Carnegie Mellon University

Intro to Computational Biology

Course Number: 02-250

This 12-unit class provides a general introduction to computational tools for biology. The course is divided into two modules, which may be taken individually as courses 02-251 and 02-252. Module 1 covers computational molecular biology/genomics. It examines important sources of biological data, how they are archived and made available to researchers, and what computational tools are available to use them effectively in research. In the process, it covers basic concepts in statistics, mathematics, and computer science needed to effectively use these resources and understand their results. Specific topics covered include sequence data, searching and alignment, structural data, genome sequencing, genome analysis, genetic variation, gene and protein expression, and biological networks and pathways.
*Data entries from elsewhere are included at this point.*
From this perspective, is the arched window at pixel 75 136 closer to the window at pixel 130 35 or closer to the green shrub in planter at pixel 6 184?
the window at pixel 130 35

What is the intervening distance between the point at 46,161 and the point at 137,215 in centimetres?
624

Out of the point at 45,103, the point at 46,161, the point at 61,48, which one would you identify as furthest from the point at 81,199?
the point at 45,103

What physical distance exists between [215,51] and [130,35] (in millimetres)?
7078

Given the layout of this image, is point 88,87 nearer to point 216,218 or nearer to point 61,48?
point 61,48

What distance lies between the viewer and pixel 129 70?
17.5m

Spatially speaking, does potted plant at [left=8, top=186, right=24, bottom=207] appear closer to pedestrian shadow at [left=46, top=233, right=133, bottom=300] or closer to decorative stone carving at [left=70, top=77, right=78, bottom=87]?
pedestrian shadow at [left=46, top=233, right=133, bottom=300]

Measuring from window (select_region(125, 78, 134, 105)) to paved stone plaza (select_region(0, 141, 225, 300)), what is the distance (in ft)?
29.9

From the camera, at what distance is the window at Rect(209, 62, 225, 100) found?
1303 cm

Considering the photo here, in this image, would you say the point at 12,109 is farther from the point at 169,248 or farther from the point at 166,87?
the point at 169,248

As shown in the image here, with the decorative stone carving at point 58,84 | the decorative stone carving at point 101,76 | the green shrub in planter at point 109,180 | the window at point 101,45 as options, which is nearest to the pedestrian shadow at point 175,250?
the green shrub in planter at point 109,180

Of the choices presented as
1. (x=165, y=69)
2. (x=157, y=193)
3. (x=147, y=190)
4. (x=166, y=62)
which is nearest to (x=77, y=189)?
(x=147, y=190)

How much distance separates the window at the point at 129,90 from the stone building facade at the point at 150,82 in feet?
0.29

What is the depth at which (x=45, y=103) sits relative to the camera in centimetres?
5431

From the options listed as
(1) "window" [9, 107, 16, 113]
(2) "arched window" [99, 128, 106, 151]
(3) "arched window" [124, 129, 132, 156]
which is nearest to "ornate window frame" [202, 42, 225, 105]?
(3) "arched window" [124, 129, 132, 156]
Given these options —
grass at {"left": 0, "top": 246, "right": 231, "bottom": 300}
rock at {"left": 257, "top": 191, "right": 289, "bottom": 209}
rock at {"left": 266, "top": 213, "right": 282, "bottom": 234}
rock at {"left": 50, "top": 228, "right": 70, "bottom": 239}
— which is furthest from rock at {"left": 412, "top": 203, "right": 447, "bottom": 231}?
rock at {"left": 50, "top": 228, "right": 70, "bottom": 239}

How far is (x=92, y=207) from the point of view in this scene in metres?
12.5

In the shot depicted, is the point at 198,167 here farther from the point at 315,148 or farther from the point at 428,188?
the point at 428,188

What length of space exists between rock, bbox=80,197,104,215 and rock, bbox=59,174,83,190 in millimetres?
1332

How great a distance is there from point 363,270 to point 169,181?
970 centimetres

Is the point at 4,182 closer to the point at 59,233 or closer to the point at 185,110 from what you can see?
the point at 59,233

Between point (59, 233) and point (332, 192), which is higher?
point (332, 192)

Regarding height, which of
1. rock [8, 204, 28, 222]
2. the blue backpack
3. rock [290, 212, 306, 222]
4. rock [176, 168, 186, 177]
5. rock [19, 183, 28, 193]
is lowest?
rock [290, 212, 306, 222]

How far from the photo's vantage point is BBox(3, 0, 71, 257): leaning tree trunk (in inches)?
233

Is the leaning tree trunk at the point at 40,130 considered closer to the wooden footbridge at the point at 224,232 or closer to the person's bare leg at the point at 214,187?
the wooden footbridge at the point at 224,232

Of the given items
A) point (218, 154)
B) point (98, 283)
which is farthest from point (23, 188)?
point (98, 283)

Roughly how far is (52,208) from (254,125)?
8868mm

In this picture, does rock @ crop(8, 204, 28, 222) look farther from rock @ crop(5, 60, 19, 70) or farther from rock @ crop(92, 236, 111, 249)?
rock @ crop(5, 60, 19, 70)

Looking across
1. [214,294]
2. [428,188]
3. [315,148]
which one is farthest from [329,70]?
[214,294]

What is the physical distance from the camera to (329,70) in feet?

Module 2 covers computational cell biology, including biological modeling and image analysis. It includes homeworks requiring modification of scripts to perform computational analyses. The modeling component includes computer models of population dynamics, biochemical kinetics, cell pathways, neuron behavior, and stochastic simulations. The imaging component includes basics of machine vision, morphological image analysis, image classification and image-derived models. Lectures and examinations are joint with 03-250 but recitations are separate.  Recitations for this course are intended primarily for computer science, statistics or engineering majors at the undergraduate or graduate level who have had significant prior experience with computer science or programming. Students may not take both 02-250/03-250 and either 02-251/03-251 or 02-252/03-252 for credit.

Academic Year: 2019-2020
Semester(s): Spring
Units: 12
Location(s): Pittsburgh

Format

Lecture

Learning Objectives

  1. Learn major biological data types, the methods by which they are produced, and their uses.
  2. Learn to critically assess the reliability of biological data sources.
  3. Learn essential concepts of statistics and algorithms needed to productively use database search and inference tools and interpret their results.
  4. Learn to synthesize results from different data sources and select sources appropriate to a given problem.
  5. Learn about of the major repositories of biological data and the tools to access them.
  6. Learn to independently research a biological question using online resources.
  7. Learn how to pose biological questions through mathematical models and reason about the assumptions and limitations of those models.
  8. Learn to simulate the behavior of simple biological models.
  9. Learn basic image processing methods and concepts of biological image analysis.
  10. Learn concepts behind supervised and unsupervised machine learning as applied to biological problems.